> [WORK ITEM]: Look through the records below for the line holding "Projet de code". Write it out exactly, with each following line through the line holding "DIYmall Auto Car".

> [DATA RECORDS]:
↓
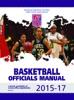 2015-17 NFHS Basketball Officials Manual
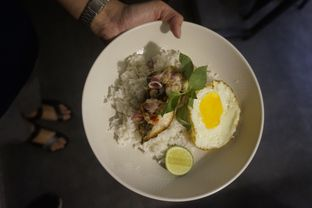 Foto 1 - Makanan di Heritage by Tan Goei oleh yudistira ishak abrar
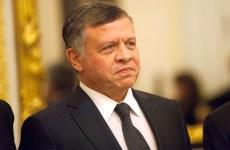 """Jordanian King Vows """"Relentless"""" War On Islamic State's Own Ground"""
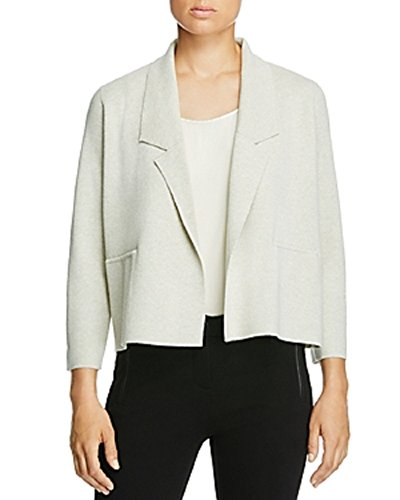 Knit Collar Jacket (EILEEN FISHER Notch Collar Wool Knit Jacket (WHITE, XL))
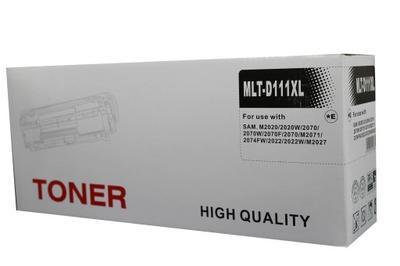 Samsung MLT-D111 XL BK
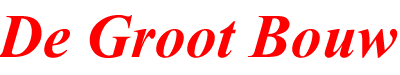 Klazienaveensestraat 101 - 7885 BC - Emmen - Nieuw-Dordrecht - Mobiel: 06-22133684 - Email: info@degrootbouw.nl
↑
↓
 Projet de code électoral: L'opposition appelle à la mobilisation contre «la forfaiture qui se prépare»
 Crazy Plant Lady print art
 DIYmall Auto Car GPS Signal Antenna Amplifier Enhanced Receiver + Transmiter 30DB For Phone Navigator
↑
↓
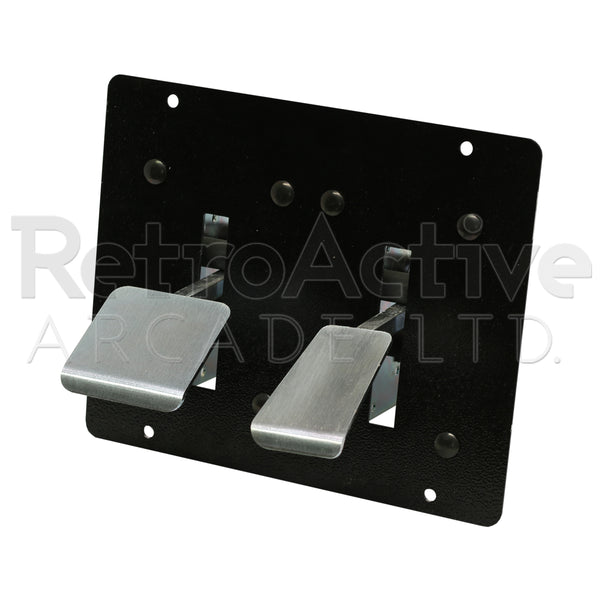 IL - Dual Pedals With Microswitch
↑
> [RESPONSE BOX]:
 Projet de code électoral: L'opposition appelle à la mobilisation contre «la forfaiture qui se prépare»
 Crazy Plant Lady print art
 DIYmall Auto Car GPS Signal Antenna Amplifier Enhanced Receiver + Transmiter 30DB For Phone Navigator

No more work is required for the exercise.